Ce qui est demandé
Dans le texte sur la surpopulation en prison, recopiez mot pour mot le passage qui commence par « Si la relation » et qui continue jusqu'à « ou à combattre. » inclus.

Texte fourni
"""

Si la relation humaine s'instaure effectivement, la prévention de la récidive, la lutte contre les suicides, les violences, qu'elles interviennent entre détenus ou qu'elles visent le personnel, sont plus faciles à traiter ou à combattre.
Les caractéristiques lourdes qui frappent aujourd'hui la population pénale – je pense évidemment aux détenus présentant des troubles du comportement –, accentuent encore les effets négatifs du surencombrement. Nous sommes donc tous d'accord pour lutter contre ce phénomène et réfléchir aux moyens à mettre en oeuvre.
M. Raimbourg a cité quelques chiffres, que je ne conteste pas, mais les derniers en ma possession sont les suivants : au 1er novembre 2010, il y avait 61 428 personnes incarcérées, ce qui fait globalement un taux d'occupation de 108,8 % dans les établissements pénitentiaires et de 120 % dans les maisons d'arrêt. Il y a un an, le taux d'occupation était de 114,3 % dans les établissements pénitentiaires et de 127,9 % dans les maisons d'arrêt. Il y a donc un mieux, mais ce n'est pas suffisant.

"""

Données fournies
"""

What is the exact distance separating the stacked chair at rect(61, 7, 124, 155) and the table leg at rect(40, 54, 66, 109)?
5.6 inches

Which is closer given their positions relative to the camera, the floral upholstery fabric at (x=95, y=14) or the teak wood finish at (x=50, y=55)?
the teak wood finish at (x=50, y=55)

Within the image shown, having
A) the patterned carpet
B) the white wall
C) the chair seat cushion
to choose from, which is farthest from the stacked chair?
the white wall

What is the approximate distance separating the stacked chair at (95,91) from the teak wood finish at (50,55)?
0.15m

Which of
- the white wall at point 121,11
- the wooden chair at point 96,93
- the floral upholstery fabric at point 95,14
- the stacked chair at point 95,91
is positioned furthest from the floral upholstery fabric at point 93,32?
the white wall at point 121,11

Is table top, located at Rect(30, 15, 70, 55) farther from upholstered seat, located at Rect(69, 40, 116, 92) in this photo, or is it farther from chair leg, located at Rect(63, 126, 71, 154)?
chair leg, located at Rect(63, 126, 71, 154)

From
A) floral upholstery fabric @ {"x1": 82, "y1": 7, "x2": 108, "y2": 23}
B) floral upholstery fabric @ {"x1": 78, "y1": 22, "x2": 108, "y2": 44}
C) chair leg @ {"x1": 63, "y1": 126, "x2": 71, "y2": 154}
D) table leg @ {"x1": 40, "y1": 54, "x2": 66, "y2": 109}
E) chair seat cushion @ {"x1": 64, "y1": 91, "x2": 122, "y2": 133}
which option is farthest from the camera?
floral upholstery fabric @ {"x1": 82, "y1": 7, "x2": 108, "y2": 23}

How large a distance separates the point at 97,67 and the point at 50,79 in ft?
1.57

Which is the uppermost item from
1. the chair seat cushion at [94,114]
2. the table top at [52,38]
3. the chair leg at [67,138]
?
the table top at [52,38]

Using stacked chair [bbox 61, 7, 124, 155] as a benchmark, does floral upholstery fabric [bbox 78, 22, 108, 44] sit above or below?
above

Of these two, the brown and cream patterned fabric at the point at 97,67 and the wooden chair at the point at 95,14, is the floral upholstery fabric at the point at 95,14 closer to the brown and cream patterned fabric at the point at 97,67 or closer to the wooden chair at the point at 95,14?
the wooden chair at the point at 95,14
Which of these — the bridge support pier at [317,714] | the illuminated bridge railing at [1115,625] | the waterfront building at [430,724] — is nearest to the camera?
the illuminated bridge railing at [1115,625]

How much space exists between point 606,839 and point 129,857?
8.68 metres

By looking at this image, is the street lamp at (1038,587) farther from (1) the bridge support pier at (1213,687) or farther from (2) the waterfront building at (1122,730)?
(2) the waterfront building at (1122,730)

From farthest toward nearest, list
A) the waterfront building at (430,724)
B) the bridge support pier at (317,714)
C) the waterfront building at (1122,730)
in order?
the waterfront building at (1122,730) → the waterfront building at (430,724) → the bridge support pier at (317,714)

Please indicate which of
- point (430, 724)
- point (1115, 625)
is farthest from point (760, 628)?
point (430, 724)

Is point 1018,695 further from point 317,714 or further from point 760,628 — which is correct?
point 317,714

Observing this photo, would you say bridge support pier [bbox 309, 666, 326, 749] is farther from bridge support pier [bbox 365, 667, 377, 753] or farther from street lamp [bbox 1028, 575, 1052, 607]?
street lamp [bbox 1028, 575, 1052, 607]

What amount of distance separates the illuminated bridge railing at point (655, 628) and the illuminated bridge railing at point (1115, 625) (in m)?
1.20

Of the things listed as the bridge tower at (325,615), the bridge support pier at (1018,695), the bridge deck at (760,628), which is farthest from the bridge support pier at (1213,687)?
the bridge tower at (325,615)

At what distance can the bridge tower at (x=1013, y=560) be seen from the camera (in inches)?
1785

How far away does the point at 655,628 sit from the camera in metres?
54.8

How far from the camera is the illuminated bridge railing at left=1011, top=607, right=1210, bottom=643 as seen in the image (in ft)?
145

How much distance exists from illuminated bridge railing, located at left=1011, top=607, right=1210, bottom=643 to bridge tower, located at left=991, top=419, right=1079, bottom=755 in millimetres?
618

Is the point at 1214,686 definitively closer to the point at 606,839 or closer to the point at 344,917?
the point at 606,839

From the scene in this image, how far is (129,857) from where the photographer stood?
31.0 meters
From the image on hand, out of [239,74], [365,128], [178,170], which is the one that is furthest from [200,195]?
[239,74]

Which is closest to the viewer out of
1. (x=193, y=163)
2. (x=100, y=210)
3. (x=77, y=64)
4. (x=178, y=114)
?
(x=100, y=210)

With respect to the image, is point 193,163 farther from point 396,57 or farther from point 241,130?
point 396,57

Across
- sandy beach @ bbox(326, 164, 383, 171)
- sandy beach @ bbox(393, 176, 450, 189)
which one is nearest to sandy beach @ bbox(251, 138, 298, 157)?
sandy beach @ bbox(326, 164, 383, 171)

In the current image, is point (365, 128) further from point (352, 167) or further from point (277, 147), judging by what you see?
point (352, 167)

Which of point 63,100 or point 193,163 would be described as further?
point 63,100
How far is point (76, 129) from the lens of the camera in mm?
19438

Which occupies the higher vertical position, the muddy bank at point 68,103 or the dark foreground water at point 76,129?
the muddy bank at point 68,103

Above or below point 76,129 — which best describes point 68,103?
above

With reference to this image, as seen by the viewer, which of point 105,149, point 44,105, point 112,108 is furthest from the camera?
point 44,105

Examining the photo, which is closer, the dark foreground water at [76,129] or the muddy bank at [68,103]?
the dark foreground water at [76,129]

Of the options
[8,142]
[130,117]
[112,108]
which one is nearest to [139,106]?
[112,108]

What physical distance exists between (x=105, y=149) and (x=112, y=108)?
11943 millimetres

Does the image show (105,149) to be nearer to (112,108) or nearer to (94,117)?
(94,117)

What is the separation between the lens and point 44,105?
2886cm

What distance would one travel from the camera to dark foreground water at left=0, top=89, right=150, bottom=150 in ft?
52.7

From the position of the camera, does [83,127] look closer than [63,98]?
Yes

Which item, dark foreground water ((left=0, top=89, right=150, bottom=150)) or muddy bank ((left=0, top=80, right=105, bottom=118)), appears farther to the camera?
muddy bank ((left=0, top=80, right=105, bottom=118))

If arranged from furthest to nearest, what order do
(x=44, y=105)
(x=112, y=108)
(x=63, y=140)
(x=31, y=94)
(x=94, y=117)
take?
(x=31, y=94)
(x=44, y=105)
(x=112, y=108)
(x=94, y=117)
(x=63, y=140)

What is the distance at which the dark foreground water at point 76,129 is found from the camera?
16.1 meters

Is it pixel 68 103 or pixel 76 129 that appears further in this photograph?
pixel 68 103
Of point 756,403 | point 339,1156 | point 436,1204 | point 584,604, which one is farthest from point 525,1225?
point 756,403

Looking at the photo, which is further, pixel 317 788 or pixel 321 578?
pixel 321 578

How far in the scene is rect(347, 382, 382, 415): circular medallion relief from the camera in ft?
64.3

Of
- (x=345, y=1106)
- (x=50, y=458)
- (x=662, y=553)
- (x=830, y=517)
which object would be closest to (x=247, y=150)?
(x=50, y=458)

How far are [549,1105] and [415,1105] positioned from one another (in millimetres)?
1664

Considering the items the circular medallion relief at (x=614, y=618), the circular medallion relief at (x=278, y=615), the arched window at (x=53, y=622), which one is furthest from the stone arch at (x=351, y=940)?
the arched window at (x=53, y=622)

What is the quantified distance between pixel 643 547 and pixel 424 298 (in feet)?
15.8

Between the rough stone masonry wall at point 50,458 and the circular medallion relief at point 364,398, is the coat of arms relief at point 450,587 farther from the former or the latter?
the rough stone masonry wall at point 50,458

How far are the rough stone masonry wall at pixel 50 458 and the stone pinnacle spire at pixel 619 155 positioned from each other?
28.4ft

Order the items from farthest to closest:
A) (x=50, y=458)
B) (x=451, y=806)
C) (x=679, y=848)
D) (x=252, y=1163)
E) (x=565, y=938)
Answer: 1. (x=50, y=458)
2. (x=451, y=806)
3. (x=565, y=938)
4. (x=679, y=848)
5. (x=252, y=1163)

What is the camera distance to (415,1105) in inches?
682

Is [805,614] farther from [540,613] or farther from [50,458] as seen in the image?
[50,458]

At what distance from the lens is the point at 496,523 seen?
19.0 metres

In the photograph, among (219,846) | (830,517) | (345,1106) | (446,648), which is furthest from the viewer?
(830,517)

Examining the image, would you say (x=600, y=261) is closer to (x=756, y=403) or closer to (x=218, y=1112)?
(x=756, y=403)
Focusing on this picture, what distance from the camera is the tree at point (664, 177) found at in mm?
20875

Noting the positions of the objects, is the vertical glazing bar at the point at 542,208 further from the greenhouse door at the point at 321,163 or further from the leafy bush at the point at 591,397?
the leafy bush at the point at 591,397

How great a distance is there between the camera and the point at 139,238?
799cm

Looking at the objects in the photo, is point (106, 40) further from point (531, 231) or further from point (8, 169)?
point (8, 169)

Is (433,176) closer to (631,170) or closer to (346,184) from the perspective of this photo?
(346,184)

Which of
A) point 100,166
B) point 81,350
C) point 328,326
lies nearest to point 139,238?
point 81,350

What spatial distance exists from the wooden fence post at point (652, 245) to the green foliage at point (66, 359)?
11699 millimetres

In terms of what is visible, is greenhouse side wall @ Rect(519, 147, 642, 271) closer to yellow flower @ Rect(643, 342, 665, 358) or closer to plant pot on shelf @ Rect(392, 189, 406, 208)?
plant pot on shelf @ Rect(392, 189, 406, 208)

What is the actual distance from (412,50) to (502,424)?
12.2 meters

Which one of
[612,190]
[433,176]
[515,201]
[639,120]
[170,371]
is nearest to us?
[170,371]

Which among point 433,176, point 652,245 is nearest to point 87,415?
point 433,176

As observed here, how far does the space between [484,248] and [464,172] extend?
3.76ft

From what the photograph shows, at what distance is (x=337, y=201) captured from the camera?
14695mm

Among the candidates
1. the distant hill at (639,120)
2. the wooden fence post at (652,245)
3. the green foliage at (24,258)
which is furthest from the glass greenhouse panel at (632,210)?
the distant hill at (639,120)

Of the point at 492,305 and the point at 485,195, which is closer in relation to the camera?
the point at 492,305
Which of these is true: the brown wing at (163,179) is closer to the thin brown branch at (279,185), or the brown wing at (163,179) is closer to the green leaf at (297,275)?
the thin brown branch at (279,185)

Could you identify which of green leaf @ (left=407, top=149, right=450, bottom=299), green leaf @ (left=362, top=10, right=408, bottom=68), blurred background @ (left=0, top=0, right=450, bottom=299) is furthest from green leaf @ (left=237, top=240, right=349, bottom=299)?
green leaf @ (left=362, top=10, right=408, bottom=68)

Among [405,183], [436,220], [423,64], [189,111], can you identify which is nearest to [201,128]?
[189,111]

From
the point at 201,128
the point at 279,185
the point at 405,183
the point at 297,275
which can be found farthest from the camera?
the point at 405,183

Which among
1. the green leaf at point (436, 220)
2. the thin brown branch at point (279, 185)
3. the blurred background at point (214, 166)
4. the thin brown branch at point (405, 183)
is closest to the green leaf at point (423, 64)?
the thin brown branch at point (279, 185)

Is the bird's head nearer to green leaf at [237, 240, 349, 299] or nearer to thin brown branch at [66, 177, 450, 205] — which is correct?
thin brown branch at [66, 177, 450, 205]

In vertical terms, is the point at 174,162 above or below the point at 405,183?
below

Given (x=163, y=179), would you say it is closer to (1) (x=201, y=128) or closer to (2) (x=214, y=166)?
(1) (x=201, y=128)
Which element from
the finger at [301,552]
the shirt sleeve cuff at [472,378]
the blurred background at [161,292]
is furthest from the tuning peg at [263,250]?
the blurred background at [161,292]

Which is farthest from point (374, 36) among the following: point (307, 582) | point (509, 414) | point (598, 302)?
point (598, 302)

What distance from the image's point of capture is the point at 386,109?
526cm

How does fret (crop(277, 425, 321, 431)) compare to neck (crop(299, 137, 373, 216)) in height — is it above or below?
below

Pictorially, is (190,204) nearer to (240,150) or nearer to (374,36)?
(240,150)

"""

Bonne réponse
Si la relation humaine s'instaure effectivement, la prévention de la récidive, la lutte contre les suicides, les violences, qu'elles interviennent entre détenus ou qu'elles visent le personnel, sont plus faciles à traiter ou à combattre.